Le rôle des protéines du PRC1 dans les cancers reflète leur activité in vivo et en particulier dans les cellules ES. En effet, CBX7 joue un rôle important dans la prolifération des cellules souches. De façon corrélée, la surexpression de CBX7 dans les cellules différenciées est impliquée dans le développement de divers cancers dont la leucémie. CBX7 agit comme oncogène en réprimant le locus INK4A/ARF prévenant ainsi la sénescence et l’apoptose cellulaire. De façon similaire, BMI1 est hautement exprimée dans les cellules souches hématopoïétiques et est ensuite remplacée par son homologue Mel18 lors de la différenciation (MOREY et al. 2015). BMI1 agit également

comme oncogène en réprimant CDKN2a et PTEN et en régulant la cascade de signalisation AKT (JACOBS et al. 1999). A contrario, Mel18 agit comme suppresseur de

tumeur en régulant l’expression de nombreux oncogènes comme c-myc (GUO et al.

2007). Chez la Drosophile, PRC1 semble agir comme suppresseur de tumeur. En effet, la délétion de PRC1 conduit en l’apparition de tumeur alors que ce n’est pas le cas pour PRC2 (LOUBIERE et al. 2016).

Le rôle de PRC2 dans la formation des cancers est plutôt ambigu. En effet, EZH2 a été initialement décrit comme oncogène. En effet, la surexpression de EZH2 associée à une augmentation de H3K27me3 a été décrit comme marqueur de cancer de la prostate métastatique dont le diagnostic est défavorable pour la vie des patients (VARAMBALLY et al. 2002).
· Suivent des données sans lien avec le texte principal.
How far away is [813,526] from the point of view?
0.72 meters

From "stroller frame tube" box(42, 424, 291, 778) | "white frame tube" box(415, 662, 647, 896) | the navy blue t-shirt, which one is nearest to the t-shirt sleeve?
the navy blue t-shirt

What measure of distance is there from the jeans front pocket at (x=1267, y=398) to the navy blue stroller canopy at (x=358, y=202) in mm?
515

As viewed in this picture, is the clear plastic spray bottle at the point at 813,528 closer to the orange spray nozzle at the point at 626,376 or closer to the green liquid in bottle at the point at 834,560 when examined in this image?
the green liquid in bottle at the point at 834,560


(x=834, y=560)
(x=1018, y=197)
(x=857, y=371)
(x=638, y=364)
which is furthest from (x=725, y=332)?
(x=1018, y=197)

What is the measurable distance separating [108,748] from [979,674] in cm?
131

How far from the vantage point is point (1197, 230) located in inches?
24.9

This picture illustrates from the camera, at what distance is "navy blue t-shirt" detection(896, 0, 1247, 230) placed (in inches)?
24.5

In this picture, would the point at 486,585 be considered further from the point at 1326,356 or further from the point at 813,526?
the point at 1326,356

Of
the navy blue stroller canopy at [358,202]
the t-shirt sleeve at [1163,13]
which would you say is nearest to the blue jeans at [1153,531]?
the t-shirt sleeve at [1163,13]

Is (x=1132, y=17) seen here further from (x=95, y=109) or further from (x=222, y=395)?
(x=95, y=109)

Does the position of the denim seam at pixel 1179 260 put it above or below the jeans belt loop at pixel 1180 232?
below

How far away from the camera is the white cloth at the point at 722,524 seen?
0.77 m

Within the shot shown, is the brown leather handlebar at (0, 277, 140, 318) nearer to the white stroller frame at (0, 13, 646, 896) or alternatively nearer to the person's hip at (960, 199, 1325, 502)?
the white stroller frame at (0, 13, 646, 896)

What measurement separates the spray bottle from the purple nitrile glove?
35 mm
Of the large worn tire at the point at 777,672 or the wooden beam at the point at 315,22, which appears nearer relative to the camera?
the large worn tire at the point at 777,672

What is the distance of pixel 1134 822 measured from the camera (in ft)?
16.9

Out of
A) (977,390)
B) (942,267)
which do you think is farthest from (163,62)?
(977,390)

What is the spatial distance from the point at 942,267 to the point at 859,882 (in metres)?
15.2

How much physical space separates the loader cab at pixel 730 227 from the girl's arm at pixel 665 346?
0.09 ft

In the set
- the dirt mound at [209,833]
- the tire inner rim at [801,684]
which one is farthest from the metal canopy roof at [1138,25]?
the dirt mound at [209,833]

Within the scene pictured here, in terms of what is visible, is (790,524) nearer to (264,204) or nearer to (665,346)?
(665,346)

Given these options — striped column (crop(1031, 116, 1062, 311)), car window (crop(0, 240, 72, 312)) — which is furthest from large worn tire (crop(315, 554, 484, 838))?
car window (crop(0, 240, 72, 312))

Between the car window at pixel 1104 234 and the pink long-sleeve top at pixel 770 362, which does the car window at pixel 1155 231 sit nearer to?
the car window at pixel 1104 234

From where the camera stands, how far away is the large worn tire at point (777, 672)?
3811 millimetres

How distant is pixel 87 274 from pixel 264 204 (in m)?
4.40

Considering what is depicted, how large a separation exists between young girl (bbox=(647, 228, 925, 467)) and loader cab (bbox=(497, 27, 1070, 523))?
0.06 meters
De la même manière, des mutations du domaine catalytique de EZH2 sont

impliquées dans l’apparition de lymphomes (MORIN et al. 2010; SNEERINGER et al. 2010).

Basés sur ces observations, plusieurs molécules visant à inhiber l’activité de EZH2 ont été développées et sont testées cliniquement ou déjà utilisées (MORERA et al. 2016).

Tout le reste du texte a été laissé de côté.